Ohne Kunst, ohne die Herausforderung unserer Sinne, ohne das der Kunst innewohnende Prinzip der Innovation würden wir vielleicht noch immer mit Steinen nach wilden Tieren werfen.

Deshalb brauchen wir die Kunst. Damit wir durch sie mit neuen Sichtweisen konfrontiert werden, Sichtweisen, die verlangen, dass wir uns mit ihnen auseinandersetzen, die uns letztlich zwingen, sie uns anzueignen und uns auf diese Weise zu entwickeln. Denn das ist der eigentliche Wert der Kunst. Kunst bedeutet, dass wir die Welt immer wieder aufs Neue erkennen lernen.

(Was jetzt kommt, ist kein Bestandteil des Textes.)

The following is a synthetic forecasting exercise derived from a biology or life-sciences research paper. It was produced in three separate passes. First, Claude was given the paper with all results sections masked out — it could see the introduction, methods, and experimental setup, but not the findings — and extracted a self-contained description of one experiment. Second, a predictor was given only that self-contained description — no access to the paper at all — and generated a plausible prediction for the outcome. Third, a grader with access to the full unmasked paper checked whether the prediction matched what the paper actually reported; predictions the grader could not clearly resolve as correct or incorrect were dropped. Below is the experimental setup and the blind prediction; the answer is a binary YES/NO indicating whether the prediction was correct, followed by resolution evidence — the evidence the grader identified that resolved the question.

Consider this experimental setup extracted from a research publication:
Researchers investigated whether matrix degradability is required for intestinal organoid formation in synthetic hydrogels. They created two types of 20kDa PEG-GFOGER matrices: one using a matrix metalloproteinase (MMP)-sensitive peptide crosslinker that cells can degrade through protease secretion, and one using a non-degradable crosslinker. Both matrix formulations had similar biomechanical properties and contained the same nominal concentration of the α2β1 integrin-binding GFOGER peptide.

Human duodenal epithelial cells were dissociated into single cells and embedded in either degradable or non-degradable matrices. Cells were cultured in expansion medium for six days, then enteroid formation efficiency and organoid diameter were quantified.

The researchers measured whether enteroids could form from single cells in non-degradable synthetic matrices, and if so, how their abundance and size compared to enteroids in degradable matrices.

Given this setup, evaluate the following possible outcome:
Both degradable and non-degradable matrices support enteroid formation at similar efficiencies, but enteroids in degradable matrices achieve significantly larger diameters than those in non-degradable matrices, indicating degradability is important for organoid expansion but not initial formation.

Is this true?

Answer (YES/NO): NO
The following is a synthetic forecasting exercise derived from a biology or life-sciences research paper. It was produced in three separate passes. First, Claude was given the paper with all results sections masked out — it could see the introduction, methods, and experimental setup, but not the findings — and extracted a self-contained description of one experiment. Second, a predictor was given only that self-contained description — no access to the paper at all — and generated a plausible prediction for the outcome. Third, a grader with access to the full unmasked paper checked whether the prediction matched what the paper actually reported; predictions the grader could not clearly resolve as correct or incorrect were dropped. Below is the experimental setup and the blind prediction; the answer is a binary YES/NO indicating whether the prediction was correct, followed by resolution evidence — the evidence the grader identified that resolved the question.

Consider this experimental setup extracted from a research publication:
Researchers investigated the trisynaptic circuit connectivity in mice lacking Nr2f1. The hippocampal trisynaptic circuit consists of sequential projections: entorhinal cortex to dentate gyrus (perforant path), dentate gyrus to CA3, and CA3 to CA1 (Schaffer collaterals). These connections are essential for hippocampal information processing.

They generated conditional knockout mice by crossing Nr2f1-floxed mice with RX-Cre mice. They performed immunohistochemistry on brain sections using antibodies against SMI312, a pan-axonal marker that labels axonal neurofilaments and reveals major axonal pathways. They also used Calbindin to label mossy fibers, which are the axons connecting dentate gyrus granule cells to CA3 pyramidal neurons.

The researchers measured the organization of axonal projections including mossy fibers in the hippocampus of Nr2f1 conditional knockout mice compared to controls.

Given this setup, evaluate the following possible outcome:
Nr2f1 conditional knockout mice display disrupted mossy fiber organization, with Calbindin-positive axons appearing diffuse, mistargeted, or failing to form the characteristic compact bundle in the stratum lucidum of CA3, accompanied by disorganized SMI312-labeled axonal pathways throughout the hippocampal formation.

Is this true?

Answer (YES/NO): NO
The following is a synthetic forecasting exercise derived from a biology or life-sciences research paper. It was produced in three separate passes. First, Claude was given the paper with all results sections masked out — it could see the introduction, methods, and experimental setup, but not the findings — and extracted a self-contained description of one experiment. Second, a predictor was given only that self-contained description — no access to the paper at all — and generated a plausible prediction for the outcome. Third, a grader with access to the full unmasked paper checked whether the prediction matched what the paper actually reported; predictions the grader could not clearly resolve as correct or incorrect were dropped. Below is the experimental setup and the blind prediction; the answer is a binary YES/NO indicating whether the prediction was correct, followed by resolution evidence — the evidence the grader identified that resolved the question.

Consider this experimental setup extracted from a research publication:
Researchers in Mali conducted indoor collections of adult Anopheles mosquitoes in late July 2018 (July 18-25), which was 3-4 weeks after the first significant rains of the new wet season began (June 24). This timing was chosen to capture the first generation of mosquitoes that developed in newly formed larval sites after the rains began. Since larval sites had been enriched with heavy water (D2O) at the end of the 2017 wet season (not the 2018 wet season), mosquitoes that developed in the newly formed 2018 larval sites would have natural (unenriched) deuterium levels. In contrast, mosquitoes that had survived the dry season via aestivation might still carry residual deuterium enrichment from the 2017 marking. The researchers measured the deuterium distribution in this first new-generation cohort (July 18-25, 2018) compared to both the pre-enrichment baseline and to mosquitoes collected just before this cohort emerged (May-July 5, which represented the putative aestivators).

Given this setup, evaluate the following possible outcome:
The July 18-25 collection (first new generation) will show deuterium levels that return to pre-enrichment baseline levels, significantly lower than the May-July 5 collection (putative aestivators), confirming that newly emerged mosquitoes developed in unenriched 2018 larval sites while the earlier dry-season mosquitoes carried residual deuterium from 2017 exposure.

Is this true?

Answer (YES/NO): YES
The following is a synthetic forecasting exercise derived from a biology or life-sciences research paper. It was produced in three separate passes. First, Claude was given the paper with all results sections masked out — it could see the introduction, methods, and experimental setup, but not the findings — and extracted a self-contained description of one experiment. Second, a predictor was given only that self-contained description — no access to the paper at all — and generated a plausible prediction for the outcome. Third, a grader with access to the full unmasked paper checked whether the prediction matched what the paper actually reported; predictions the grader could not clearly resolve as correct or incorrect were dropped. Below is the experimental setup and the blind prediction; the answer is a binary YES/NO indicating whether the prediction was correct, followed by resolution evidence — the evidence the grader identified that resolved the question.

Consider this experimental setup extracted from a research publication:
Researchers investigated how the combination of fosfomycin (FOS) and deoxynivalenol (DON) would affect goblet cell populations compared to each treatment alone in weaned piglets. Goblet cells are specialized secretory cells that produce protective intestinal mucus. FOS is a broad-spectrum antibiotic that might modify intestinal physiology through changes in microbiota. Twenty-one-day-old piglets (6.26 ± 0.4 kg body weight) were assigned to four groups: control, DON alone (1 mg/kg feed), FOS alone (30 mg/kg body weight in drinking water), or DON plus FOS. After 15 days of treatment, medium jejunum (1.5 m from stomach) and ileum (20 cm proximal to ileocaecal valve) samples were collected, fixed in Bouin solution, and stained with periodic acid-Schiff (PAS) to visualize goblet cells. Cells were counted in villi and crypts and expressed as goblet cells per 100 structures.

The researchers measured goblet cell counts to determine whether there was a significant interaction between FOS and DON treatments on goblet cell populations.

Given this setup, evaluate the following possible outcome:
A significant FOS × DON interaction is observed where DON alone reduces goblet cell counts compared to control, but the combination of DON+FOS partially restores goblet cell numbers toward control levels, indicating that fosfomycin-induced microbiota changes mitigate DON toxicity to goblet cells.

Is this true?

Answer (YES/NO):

Ja, wir brauchen Kunst; sie ist unverzichtbar. Sie ist ein Lebensmittel – im ursprünglichsten Sinn! Und eine „Auszeit“ davon, ist keine Durststrecke – sie ist ein entsetzliches Dilemma! Eine Zumutung! Eine Form der Versteinerung! Etwas, das uns eigentlich dazu bringen müsste, laut aufzuschreien!